My step-daughter is learning how to drive and she asked me to take her out in my car for a lesson. I organised the insurance. I had taken her out for a few lessons. However, on our last lesson, she stopped at a junction and was about to turn right. She let the clutch out too quickly and didn’t have enough time to straighten up. She crashed into a bus stop. I was injured as a result of the accident. I wondered if I would be entitled to compensation when I was supposed to be in charge of her. Will the insurance company say that it was my own fault as I did not manage to straighten the steering wheel for her?

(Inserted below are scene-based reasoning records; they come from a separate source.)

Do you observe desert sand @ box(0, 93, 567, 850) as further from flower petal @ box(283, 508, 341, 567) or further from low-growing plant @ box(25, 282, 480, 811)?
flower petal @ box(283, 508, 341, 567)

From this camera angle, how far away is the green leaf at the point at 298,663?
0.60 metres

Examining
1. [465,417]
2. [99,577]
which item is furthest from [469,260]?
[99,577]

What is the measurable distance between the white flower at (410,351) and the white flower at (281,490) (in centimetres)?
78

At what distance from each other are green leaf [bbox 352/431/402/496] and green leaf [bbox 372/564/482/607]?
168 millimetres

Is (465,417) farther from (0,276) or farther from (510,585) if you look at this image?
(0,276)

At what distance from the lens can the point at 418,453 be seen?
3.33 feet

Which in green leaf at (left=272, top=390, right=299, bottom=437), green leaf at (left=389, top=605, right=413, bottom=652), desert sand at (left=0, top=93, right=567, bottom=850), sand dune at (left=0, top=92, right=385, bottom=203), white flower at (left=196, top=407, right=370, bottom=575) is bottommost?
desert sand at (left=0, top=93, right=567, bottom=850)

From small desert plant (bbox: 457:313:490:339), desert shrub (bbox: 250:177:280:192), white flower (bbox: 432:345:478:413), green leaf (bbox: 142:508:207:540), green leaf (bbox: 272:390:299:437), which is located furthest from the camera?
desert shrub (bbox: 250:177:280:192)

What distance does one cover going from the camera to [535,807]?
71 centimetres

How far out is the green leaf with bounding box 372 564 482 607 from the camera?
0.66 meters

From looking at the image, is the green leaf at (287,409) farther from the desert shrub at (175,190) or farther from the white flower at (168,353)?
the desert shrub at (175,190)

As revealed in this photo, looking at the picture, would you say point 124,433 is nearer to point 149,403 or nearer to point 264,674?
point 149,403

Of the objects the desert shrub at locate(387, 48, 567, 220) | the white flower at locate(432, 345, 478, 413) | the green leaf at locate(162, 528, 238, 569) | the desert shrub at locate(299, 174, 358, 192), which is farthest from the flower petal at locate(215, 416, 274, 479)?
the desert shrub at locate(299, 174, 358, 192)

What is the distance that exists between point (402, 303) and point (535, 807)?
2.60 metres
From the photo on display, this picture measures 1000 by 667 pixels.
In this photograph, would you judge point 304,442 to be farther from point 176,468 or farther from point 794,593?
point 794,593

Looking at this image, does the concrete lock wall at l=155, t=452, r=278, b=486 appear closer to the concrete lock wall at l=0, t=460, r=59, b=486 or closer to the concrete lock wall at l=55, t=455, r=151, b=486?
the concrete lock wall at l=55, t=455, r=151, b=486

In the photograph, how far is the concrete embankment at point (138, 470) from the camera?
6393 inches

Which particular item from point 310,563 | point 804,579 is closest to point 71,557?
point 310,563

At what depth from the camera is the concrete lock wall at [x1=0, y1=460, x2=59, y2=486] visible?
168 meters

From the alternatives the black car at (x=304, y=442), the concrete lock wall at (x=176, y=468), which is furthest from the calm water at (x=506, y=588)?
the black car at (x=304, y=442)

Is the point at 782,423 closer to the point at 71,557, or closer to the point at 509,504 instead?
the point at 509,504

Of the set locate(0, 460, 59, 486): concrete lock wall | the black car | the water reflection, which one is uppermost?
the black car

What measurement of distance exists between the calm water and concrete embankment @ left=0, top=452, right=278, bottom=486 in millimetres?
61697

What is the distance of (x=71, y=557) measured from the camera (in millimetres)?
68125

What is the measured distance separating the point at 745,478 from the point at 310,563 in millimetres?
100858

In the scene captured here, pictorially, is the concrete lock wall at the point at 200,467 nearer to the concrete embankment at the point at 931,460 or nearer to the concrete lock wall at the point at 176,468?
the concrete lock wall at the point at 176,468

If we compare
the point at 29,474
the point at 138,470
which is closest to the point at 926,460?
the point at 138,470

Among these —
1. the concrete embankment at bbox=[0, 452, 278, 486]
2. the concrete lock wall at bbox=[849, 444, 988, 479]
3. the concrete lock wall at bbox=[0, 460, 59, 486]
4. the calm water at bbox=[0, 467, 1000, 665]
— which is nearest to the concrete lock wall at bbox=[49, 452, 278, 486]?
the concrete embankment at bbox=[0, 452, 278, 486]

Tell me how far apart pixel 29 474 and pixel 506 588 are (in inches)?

I doubt the insurance company could escape liability by placing the whole blame on you for the accident. The driver, whether learner or qualified, owes a duty of care to all persons on the road, whether drivers or passengers in vehicles, pedestrians or otherwise. The driver owes that same duty of care to the instructor. However, an instructor may be found to have contributed to the accident if he or she has not been quick enough to correct errors. This is called contributory negligence. If the instructor has been found to have contributed to the accident by not reacting quickly enough, the court will make a percentage deduction from the award of damages to reflect the extent to which the instructor contributed to the accident. In previous cases involving learner drivers, the court has found that an instructor and learner driver are jointly concerned in driving a car and they must maintain the same level of control over the car as an experienced and skillful driver.